**Consegna A:**
Aggiorna il brano sull'elezione di Cossiga: riscrivi la parte tra "Prosegue la carrellata" e "di rigoroso mutismo.", estremi inclusi, mettendo "assoluto silenzio" al posto di "rigoroso mutismo".
**Consegna B:**
Secondo il brano sull'elezione di Cossiga, a cosa si deve il sorpasso del Pci sulla Dc alle elezioni europee del 1984? Rispondi in una, due o tre frasi.
**Consegna C:**
Traduci in inglese questa frase del brano sull'elezione di Cossiga: "L’Italia del 1985 è, vista trent’anni dopo, di certo più vicina a quella attuale che a quella passata."

Prosegue la carrellata sulle elezioni presidenziali dei Capo dello Stato italiani. Dopo De Nicola (1946), Einaudi (1948), Gronchi (1955), Segni (1962), Saragat (1964), Leone (1971), Pertini (1978), è la volta del sardo e più giovane presidente della Repubblica, Francesco Cossiga (1985). Più famoso per le ‘picconate’ date, negli ultimi due anni di mandato, al sistema politico italiano, che per i primi cinque di rigoroso mutismo.
Il quadro politico. Dall’Italia in bianco e nero a quella a colori. Tranne nelle istituzioni (1982-’85).
L’Italia del 1985 è, vista trent’anni dopo, di certo più vicina a quella attuale che a quella passata. Innanzitutto, è un’Italia ‘a colori’, dopo quarant’anni di Italia ‘in bianco e nero’. E’ un Italia ricca, in piena ripresa industriale ed economica, lontana dagli anni bui della contestazione e del terrorismo. Solo il sistema politico e istituzionale è bloccato, come avviluppato su se stesso e lontano anni luce se rivisto oggi. Del resto, dopo gli scioglimenti anticipati delle Camere nel 1979 e 1983, il quadro è molto semplice da tracciare. Il Pci, che ha ‘contro-svoltato’ nel 1980, chiusa la parentesi della ricerca infruttuosa di un compresso storico con la Dc: la linea politica dell’alternativa democratica (e della ‘questione morale’ contro un sistema dei partiti degenerato, a partire dallo scandalo P2) lanciata dal Berlinguer II fase, non ha però portato frutti, condannando il Pci a un lungo declino, oltre che a un lungo isolamento, che il fugace sorpasso sulla Dc alle elezioni europee del 1984 e dovuto soltanto alla tragica morte dello stesso Berlinguer, non è certo riuscito a frenare. I partiti di governo hanno ridato, invece, linfa vitale alla loro alleanza, ma con una nuova formula. E’ quella dei governi quadripartito e, poi, pentapartito (DC-PLI-PRI-PSDI-PSI) che vedono due soli attori protagonisti. La Dc, che ha svoltato a sua volta dall’apertura a sinistra della segreteria Zaccagnini, a quella del ‘preambolo’, e cioè della chiusura a ogni dialogo con il Pci, ma del dialogo con il Psi, e non con la destra, del trio Piccoli-Andreotti-Forlani. E il Psi, ormai saldamente nelle mani di Craxi che, dopo la breve esperienza del I governo laico, a guida Spadolini (1981-’82), diventa nel 1983 il primo presidente del Consiglio italiano leader di un partito socialista, fatto mai accaduto prima. D’altre parte, però, le elezioni politiche del 1983 come pure quelle successive, del 1987, quando Cossiga è già presidente della Repubblica, dimostrano che i rapporti di forza restano gli stessi: la Dc perde consensi, ma non tracolla (32,9% nel 1983 e 34,3% nel 1987), il Psi di Craxi non sfonda (11,4% nel 1983, 14,1% nel 1987), il Pci vede erodere in modo constante i suoi consensi (29,9% nel 1983, 26,6% nel 1987), i partiti laici restano stabili, l’Msi pure e la solo novità sono i Verdi.

**Righe fornite:**
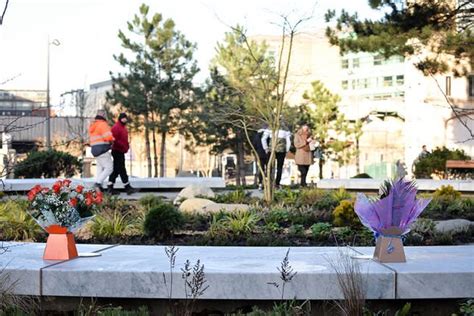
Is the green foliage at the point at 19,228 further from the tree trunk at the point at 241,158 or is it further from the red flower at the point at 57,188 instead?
the tree trunk at the point at 241,158

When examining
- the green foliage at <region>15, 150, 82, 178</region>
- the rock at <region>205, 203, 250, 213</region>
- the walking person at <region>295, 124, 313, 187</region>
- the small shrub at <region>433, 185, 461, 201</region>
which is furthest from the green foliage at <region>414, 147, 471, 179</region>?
the rock at <region>205, 203, 250, 213</region>

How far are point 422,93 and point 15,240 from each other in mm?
35315

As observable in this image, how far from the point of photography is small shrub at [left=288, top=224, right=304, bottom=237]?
905 cm

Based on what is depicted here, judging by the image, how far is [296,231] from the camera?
9188mm

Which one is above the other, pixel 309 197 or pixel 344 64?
pixel 344 64

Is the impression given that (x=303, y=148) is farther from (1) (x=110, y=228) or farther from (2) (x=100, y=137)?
(1) (x=110, y=228)

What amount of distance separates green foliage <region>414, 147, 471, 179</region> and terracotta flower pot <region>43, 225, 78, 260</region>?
2058 centimetres

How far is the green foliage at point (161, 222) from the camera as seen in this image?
28.6 feet

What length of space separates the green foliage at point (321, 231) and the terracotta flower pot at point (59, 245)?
11.1ft

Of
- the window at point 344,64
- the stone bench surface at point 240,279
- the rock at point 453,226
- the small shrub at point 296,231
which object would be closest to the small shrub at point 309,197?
the small shrub at point 296,231

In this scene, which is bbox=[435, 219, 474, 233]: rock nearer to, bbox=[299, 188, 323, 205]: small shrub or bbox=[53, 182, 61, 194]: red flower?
bbox=[299, 188, 323, 205]: small shrub

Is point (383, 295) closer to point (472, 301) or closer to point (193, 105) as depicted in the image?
point (472, 301)

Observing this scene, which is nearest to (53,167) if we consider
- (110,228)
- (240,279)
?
(110,228)

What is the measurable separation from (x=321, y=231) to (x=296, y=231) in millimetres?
348
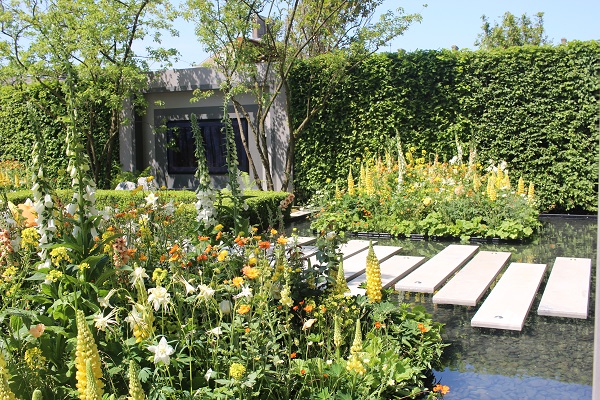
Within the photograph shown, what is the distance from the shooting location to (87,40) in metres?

**Risposta completa A:**
Prosegue la carrellata sulle elezioni presidenziali dei Capo dello Stato italiani. Dopo De Nicola (1946), Einaudi (1948), Gronchi (1955), Segni (1962), Saragat (1964), Leone (1971), Pertini (1978), è la volta del sardo e più giovane presidente della Repubblica, Francesco Cossiga (1985). Più famoso per le ‘picconate’ date, negli ultimi due anni di mandato, al sistema politico italiano, che per i primi cinque di assoluto silenzio.

**Risposta completa B:**
Il fugace sorpasso del Pci sulla Dc alle europee del 1984 fu dovuto soltanto alla tragica morte di Berlinguer. Comunque non riuscì a frenare il lungo declino del partito.

**Risposta completa C:**
Seen thirty years later, the Italy of 1985 is certainly closer to the Italy of today than to the Italy of the past.